# [Exercise directions]
How many lines in the listing below contain the string "site"? Say only the number.

# [Source data]

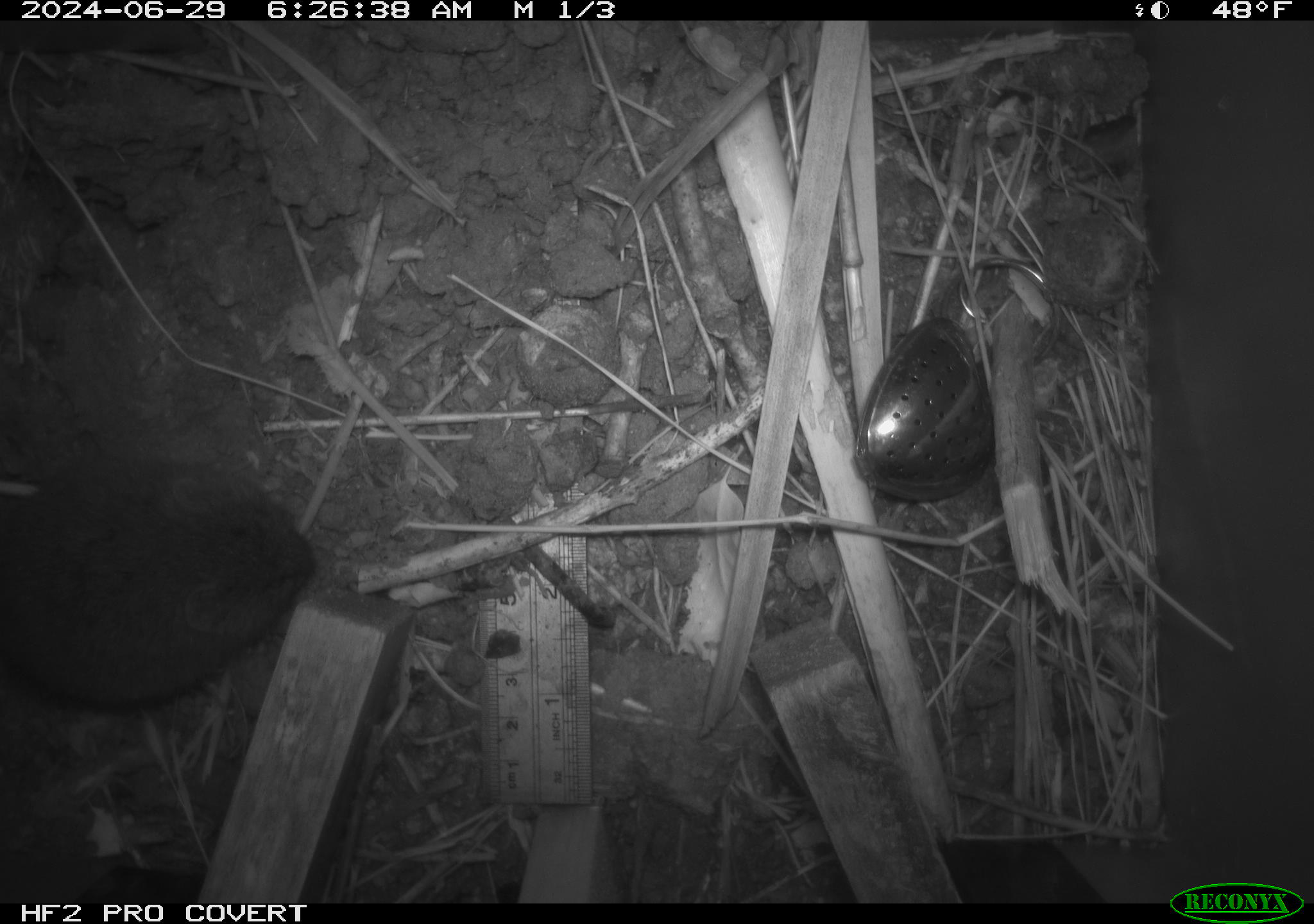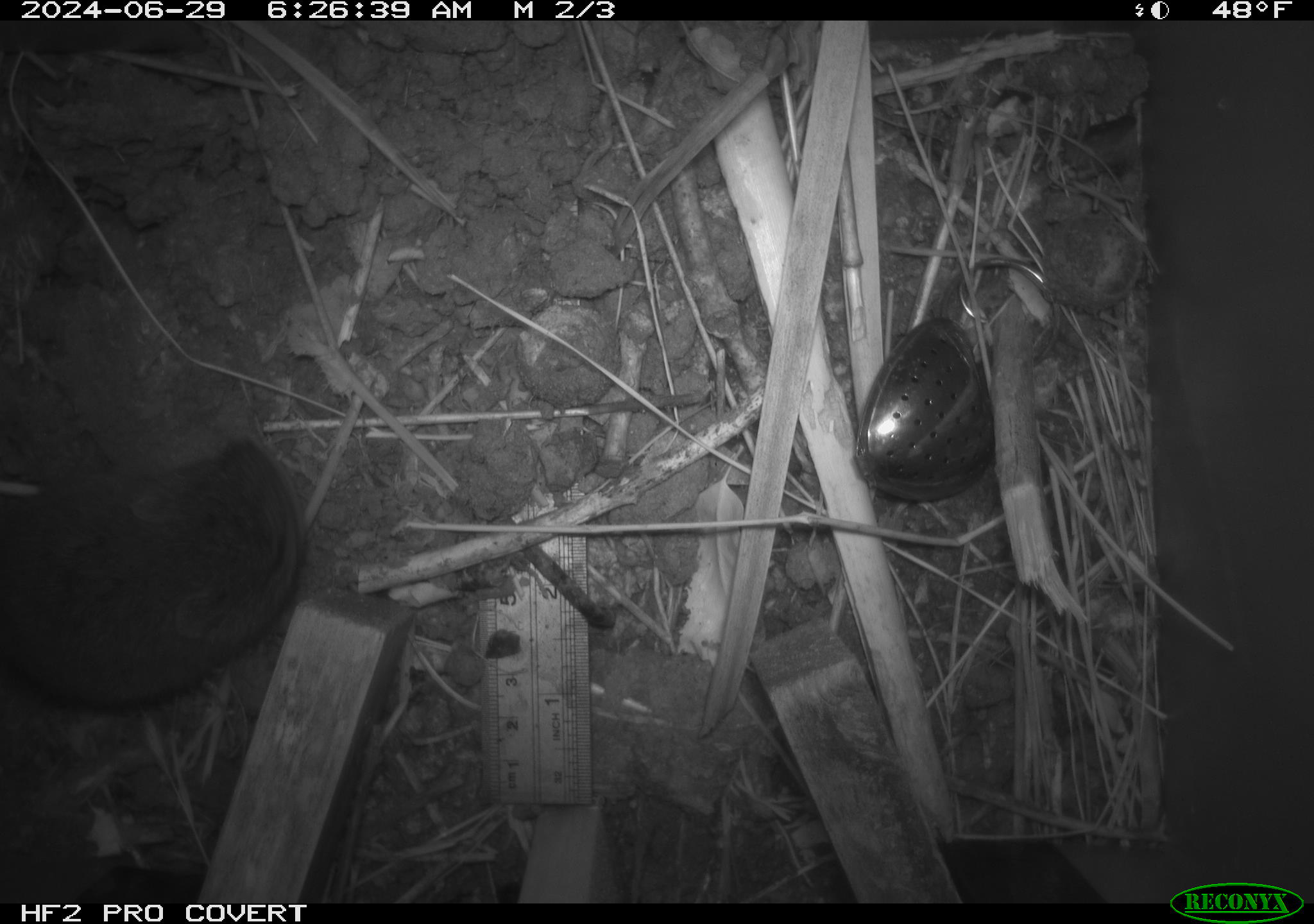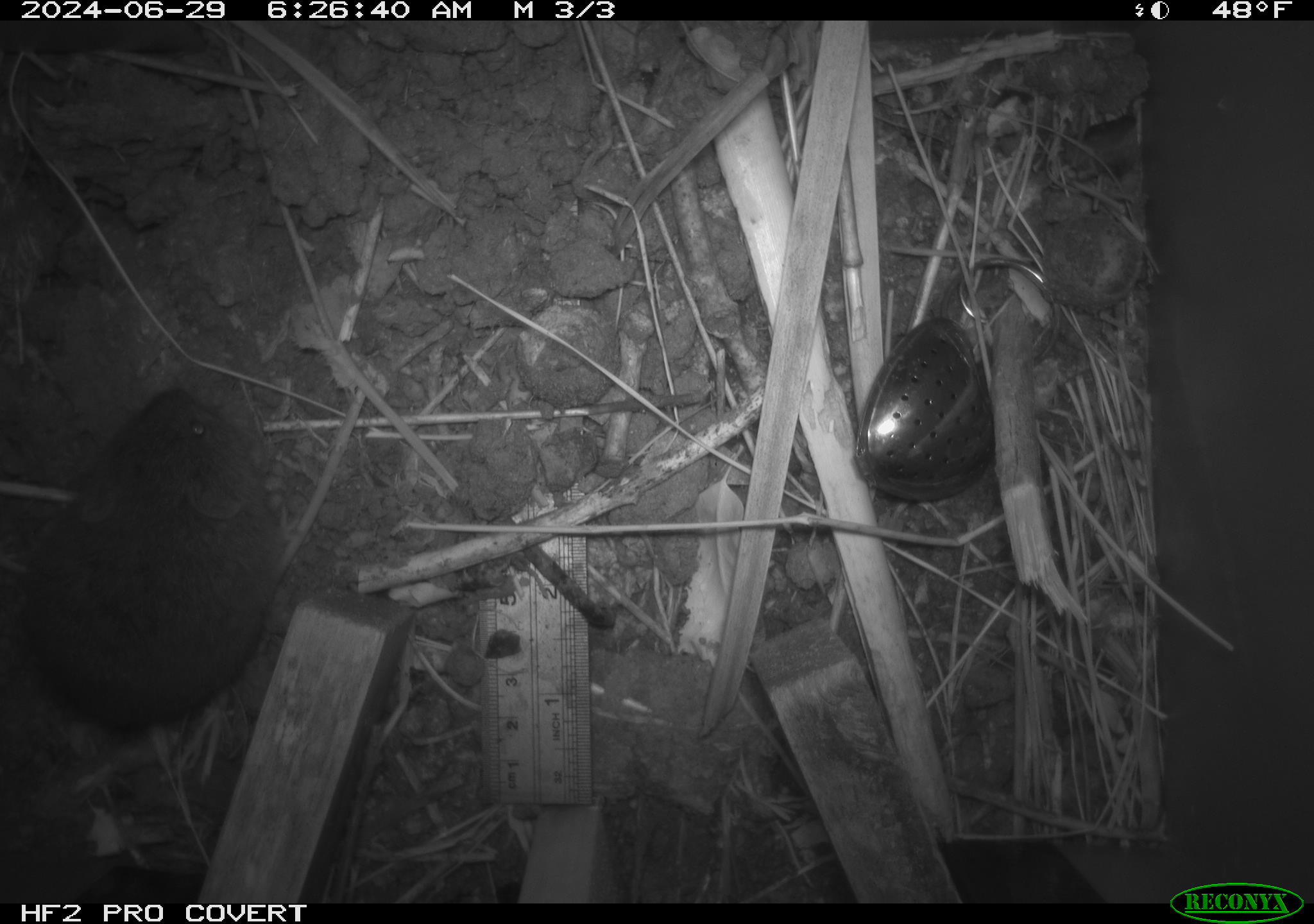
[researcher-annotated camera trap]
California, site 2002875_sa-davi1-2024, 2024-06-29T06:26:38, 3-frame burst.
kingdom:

---

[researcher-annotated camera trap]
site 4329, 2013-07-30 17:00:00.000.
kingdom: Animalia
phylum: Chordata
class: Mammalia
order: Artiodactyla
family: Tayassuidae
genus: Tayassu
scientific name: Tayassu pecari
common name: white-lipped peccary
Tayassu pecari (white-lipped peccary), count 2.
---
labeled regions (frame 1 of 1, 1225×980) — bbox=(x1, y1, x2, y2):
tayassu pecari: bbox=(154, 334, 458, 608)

# [Response to this exercise]
2